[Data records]
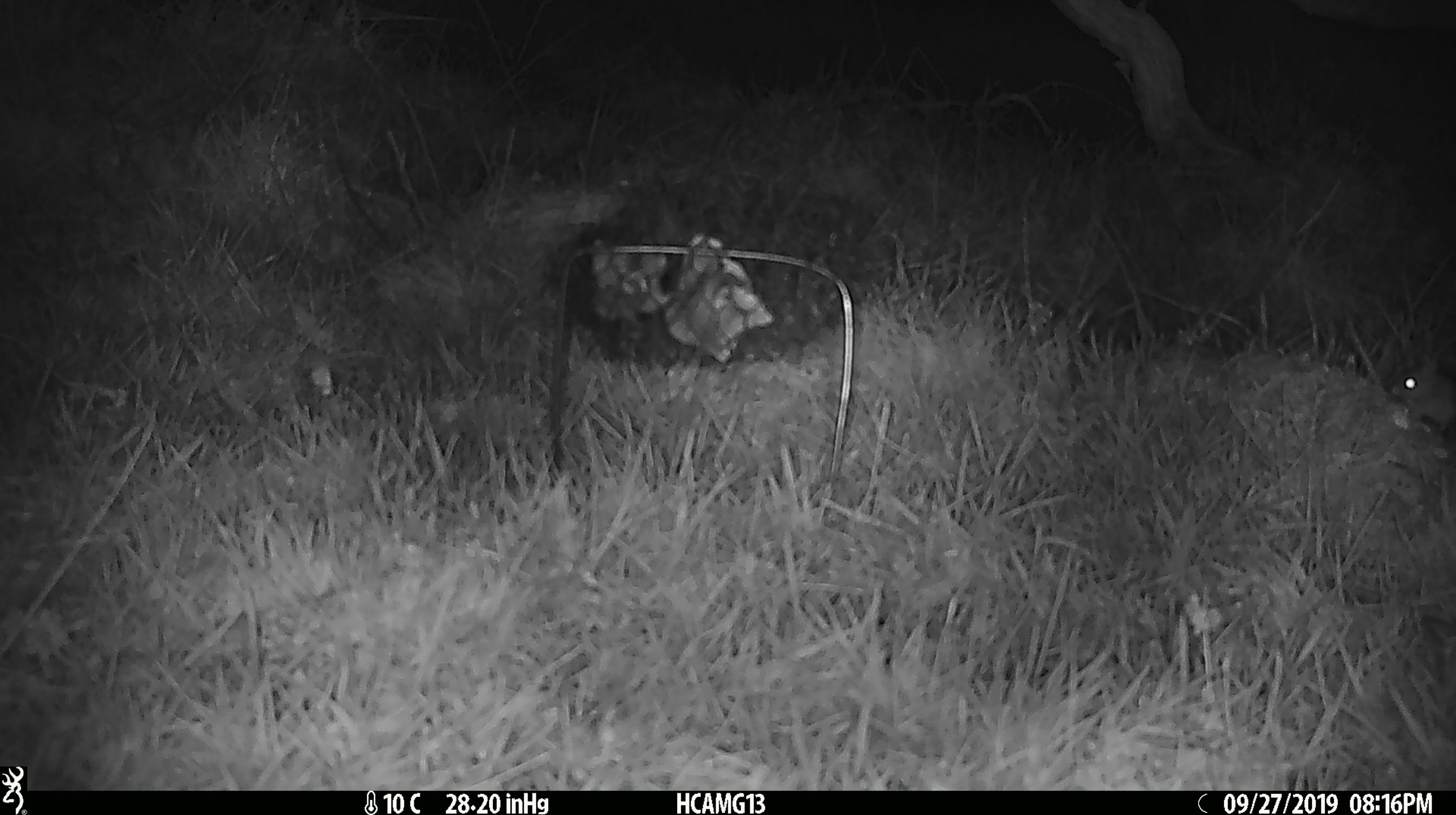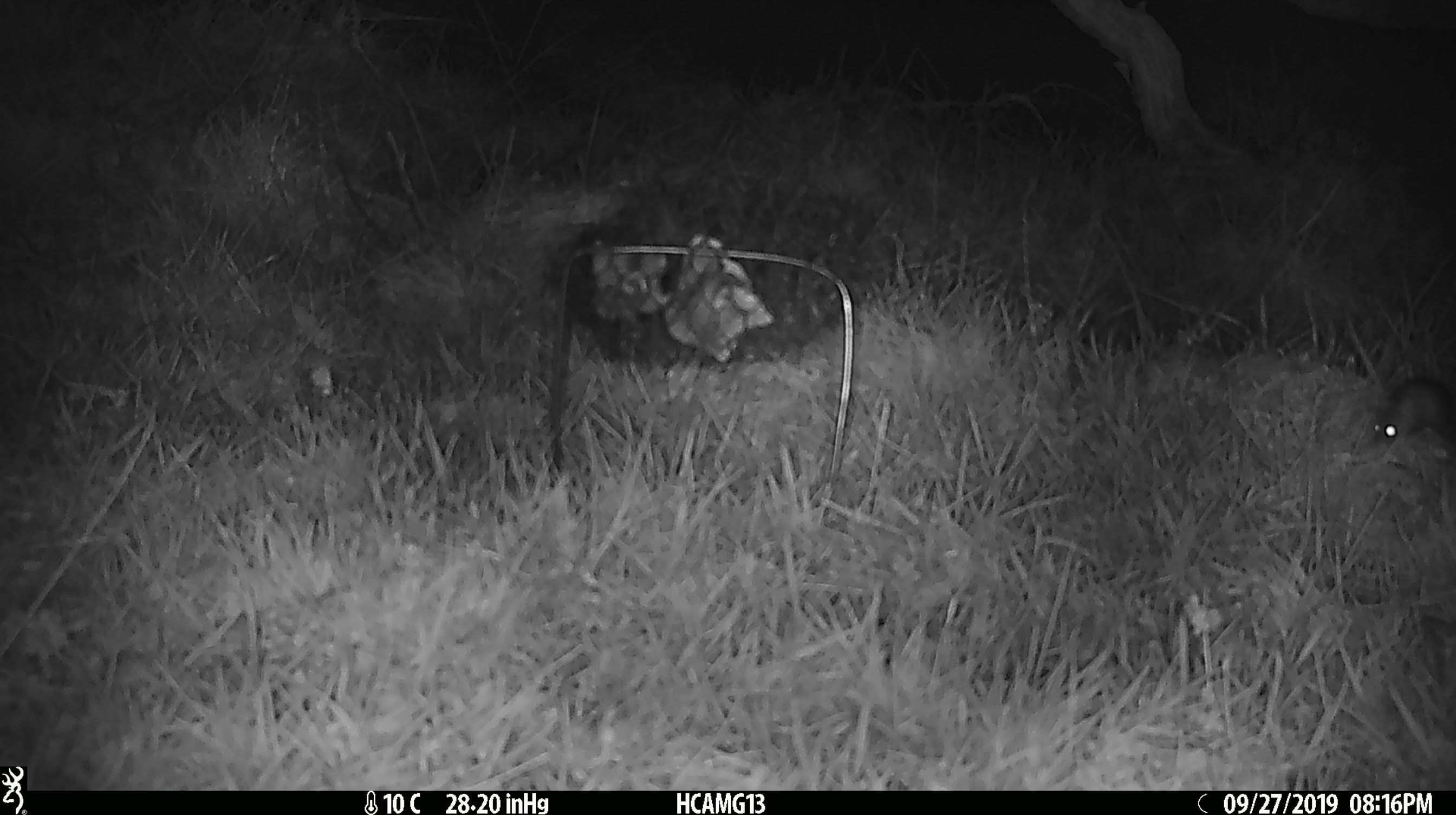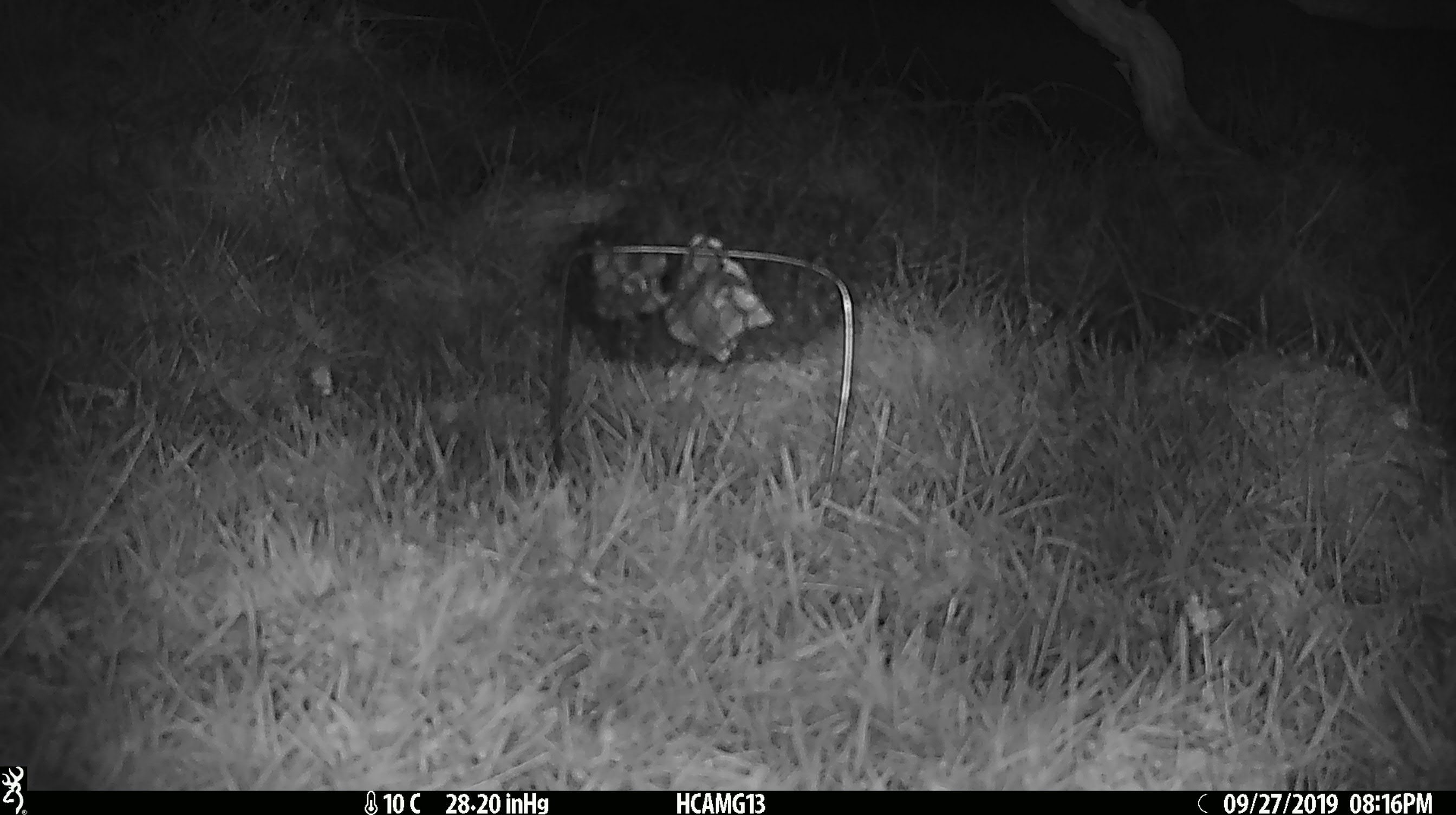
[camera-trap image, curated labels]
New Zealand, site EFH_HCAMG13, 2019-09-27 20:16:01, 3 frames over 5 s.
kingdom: Animalia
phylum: Chordata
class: Mammalia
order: Rodentia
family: Muridae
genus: Mus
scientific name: Mus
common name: mouse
Mouse (Mus).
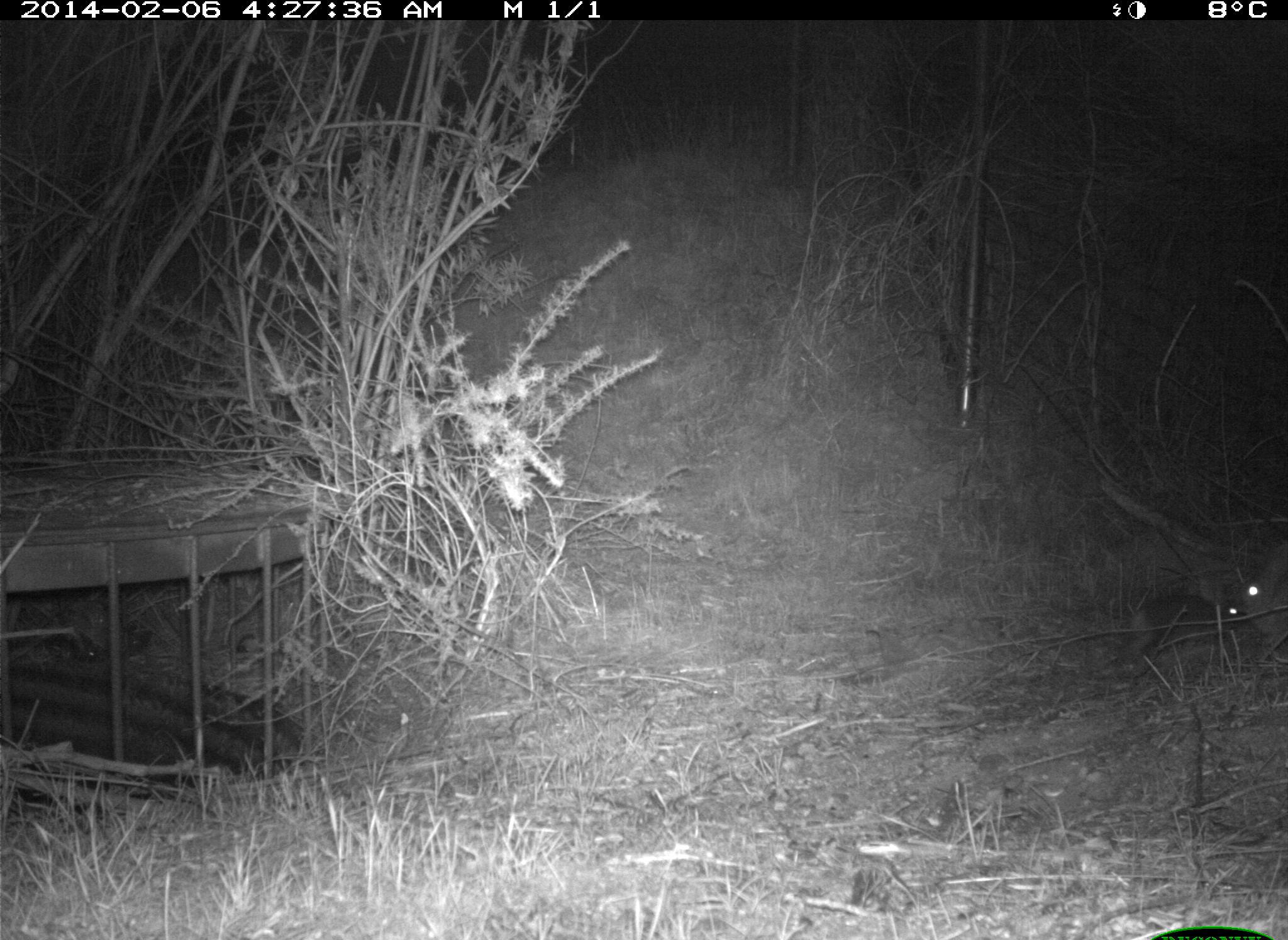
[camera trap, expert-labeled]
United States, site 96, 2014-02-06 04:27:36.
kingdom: Animalia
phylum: Chordata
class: Mammalia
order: Lagomorpha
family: Leporidae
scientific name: Leporidae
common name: rabbits and hares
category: rabbit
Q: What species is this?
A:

● **Work order**: Restate the entries word for word, though any image they contain should not appear.

● **Answer to the problem**:
[camera-trap image, curated labels]
New Zealand, site EFH_HCAMG13, 2019-09-27 20:16:01, 3 frames over 5 s.
kingdom: Animalia
phylum: Chordata
class: Mammalia
order: Rodentia
family: Muridae
genus: Mus
scientific name: Mus
common name: mouse
Mouse (Mus).
[camera trap, expert-labeled]
United States, site 96, 2014-02-06 04:27:36.
kingdom: Animalia
phylum: Chordata
class: Mammalia
order: Lagomorpha
family: Leporidae
scientific name: Leporidae
common name: rabbits and hares
category: rabbit
Q: What species is this?
A:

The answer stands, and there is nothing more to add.